Our research in Hawaii occurs in the four-island region of Maui, which includes the waters surrounding the islands of Maui, Kahoʻolawe, Lanaʻi and Molokaʻi. We study humpback whales and numerous species of odontocetes using both systematic and opportunistic data collection methods. Some of our current studies are described below.
Whale & Dolphin Tracker
Whale & Dolphin Tracker is an application created by Pacific Whale Foundation to collect scientific data about marine wildlife in the four-island region of Maui, Kahoʻolawe, Lanaʻi and Molokaʻi. Marine wildlife sightings have been recorded by our certified Marine Naturalists onboard PacWhale Eco-Adventures since 2001 and Whale & Dolphin Tracker is the latest iteration of this long-term monitoring program. We can now log GPS location, group dynamics, observed behaviors, and other data in real time which is uploaded instantly to our research database.
Members of the public can use Whale & Dolphin Tracker and participate in our research as citizen scientists by submitting marine wildlife sightings from any location around the world. Whale & Dolphin Tracker allows you to log sightings in real time, create a full GPS track, and upload photos from your mobile device. Your contributions will add to a global database that will help researchers track and monitor cetaceans, determine patterns of species distribution, and study marine animal interactions with their environment.
To start, simply create an account using one of the following methods:
Go here from your mobile device and click “Your Account” to create user login
Download the app for from App Store or from Google Play
North Pacific Humpback Whale Catalog
The humpback whale photo-identification (or photo-ID) project involves photographing and cataloging flukes, which are the underside of a humpback whale’s tail. Each whale has unique features, including the overall shape of the flukes, the shape of the trailing edge, any acquired scars, and natural pigmentation patterns. The flukes thus help identify individual whales when captured in digital photos.
In addition, we record GPS data, behavioral displays, pod composition, and other observations at the time each fluke photo is taken. This information is centrally filed and used to identify and track individual whales over time. Database software is used to catalog individual whales and match them to new sightings. Photo-ID catalogs serve as a non-invasive way to gather information on the life histories of individual animals, including minimum age, site fidelity, sighting rate, and migratory movements.
Although North Pacific humpback whales are an iconic species in Maui waters, there is still a lot to learn about their life history, behavior, and migration patterns. Through this catalog, we aim to advance our understanding of humpback whale biology and population status to help further conservation and management efforts. For this project, we are using photo-ID data from multiple sources, “platforms of opportunity” such as whalewatch ecotours, as well as photo donations from the public.

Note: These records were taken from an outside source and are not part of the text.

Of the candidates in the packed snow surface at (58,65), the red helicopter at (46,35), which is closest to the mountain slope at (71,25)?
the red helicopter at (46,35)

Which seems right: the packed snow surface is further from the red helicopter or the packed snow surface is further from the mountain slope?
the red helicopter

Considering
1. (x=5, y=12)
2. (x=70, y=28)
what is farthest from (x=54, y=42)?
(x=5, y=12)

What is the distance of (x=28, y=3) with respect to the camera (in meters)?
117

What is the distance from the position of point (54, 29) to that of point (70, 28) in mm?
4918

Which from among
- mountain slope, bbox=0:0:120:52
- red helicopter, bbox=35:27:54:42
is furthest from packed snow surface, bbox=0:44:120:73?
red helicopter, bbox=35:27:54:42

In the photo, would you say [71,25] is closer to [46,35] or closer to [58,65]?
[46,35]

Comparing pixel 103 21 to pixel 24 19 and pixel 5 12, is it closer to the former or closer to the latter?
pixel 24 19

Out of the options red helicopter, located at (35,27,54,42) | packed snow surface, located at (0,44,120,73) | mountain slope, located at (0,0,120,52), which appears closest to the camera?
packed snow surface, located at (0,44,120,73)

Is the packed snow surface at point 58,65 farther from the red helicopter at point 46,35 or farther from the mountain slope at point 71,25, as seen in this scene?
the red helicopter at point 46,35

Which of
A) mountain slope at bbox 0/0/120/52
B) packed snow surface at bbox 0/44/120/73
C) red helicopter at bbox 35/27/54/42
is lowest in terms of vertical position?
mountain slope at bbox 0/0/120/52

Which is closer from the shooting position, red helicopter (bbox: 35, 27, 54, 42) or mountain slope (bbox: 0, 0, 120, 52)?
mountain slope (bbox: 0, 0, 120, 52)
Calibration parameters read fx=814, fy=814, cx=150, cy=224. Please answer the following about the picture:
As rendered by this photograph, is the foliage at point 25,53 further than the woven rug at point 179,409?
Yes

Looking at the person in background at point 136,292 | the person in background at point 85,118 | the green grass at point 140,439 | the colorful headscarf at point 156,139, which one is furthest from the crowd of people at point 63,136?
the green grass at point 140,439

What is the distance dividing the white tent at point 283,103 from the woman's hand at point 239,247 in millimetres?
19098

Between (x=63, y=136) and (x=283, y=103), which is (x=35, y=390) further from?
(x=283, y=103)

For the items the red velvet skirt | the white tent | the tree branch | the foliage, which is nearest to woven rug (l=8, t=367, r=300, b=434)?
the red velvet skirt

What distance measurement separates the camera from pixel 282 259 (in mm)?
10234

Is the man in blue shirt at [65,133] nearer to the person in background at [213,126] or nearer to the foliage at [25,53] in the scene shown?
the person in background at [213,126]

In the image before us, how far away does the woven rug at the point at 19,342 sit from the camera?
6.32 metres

Odontocete distribution, abundance, and life-histories
Odontocetes are toothed whales and dolphins, and relatively little is known about most odontocete species found in the waters surrounding Maui. We aim to monitor trends in their distribution, abundance and movement patterns throughout the four-island region of Maui. To do this, we are conducting line transect surveys and collecting data using distance sampling methodologies.
Social structure of false killer whales in Maui
False killer whales are a type of large toothed whale, and in fact, they are technically dolphins (all dolphins are whales). They get their namesake from the resemblance of their skull to that of killer whales (orcas). In Hawaii, there are three populations of false killer whales: offshore (pelagic), Northwestern Hawaiian Islands, and a Main Hawaiian Islands population known as the Hawaiian insular population.
Hawaii’s false killer whales have experienced a decline in numbers due to multiple threats, including interactions with fisheries, ingestion of marine debris, and exposure to anthropogenic noise pollution. The insular population is estimated to contain fewer than 200 individuals and very few of them are females capable of breeding. Due to its extremely small population size and limited range, the Natural Resource Defense Council petitioned in 2009 to list the Hawaiian insular population of false killer whales as “Endangered” under the Endangered Species Act.
This research project is focused on using photo-identification to increase our understanding of the social ecology and behavior of false killer whales in Maui waters in order to better conserve and manage the species.
Land-based study of effects of vessel presence on whale behavior
Our research conducted during the Surprise Encounters with Humpback Whales study (2013 – 2016) collected data from vessels to understand the risk of vessel collisions of whales. To complement our vessel-based surveys, land-based observations of humpback whales will allow us to assess how the presence of a vessel may affect the whales’ behavior.